Exercise »
Please gather every line of the entries below that contains the string "this", and note that case counts.

Records shown »
-- BEGIN --

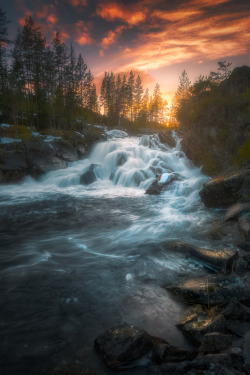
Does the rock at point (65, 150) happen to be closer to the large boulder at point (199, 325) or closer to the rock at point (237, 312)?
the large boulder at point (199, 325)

-- END --
-- BEGIN --

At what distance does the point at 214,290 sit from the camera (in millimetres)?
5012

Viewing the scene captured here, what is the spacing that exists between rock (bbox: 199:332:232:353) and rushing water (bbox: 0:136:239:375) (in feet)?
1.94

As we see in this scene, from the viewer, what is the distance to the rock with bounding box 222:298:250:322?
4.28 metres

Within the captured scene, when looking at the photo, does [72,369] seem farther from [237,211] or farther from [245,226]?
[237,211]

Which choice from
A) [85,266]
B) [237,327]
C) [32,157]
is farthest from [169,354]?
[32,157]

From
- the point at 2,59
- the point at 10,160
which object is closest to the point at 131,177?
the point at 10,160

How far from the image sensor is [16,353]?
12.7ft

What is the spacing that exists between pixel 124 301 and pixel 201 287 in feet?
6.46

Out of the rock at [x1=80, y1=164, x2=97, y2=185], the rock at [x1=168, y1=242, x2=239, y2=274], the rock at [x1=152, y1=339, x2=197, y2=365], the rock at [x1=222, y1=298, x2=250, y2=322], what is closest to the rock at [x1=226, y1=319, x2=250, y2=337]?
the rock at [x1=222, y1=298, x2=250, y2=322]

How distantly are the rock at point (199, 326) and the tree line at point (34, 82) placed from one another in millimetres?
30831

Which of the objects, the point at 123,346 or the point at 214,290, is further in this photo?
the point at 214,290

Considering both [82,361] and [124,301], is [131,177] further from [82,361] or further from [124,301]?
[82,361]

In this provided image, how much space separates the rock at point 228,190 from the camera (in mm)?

-- END --
-- BEGIN --

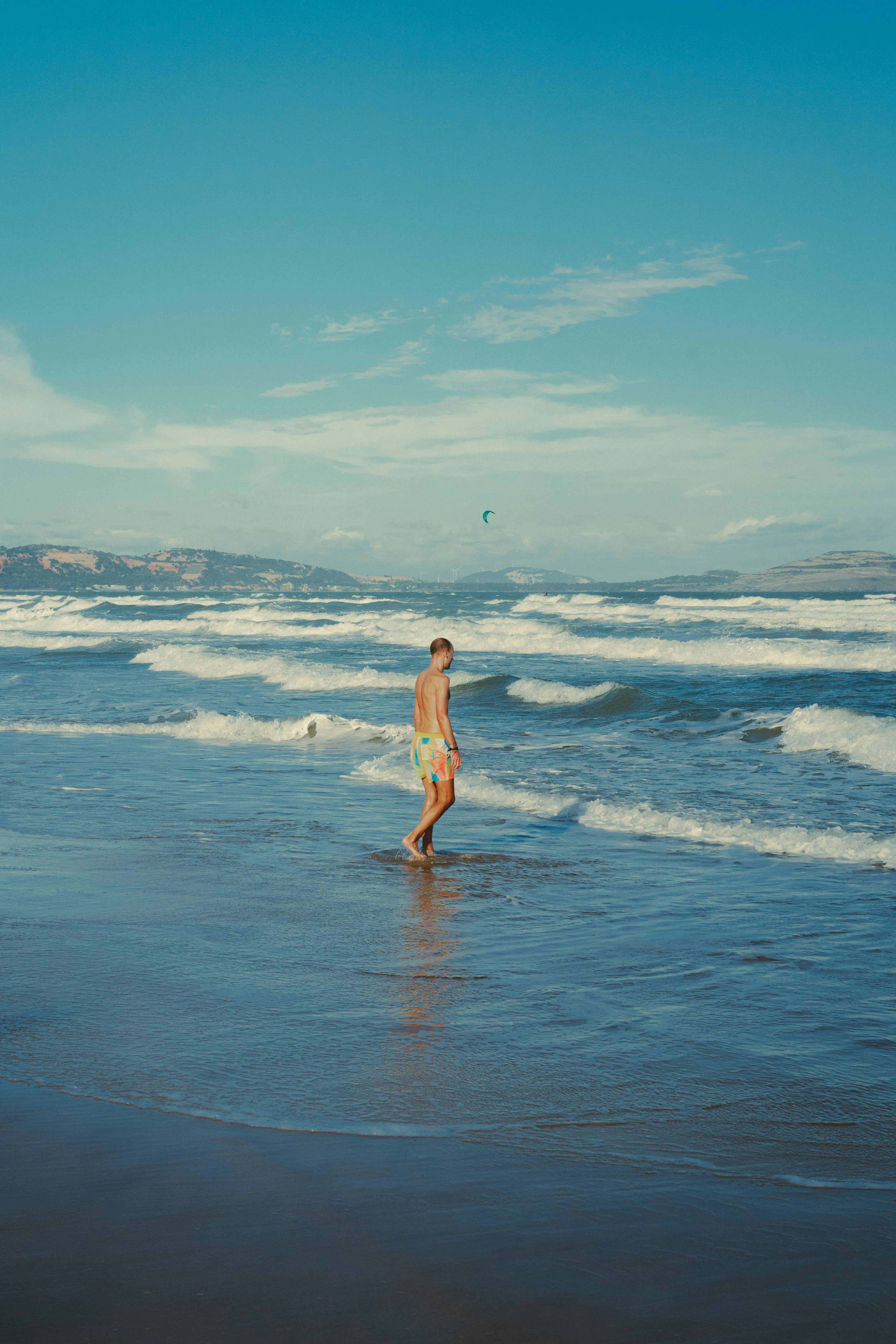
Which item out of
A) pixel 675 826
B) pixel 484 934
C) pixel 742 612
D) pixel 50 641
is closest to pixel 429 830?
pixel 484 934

-- END --

Solution »
As we see in this scene, from the viewer, what is the distance to the rock with bounding box 222:298:250:322?
Which of the objects, the point at 123,346 or the point at 214,290, is further in this photo?
In this provided image, how much space separates the rock at point 228,190 from the camera (in mm)?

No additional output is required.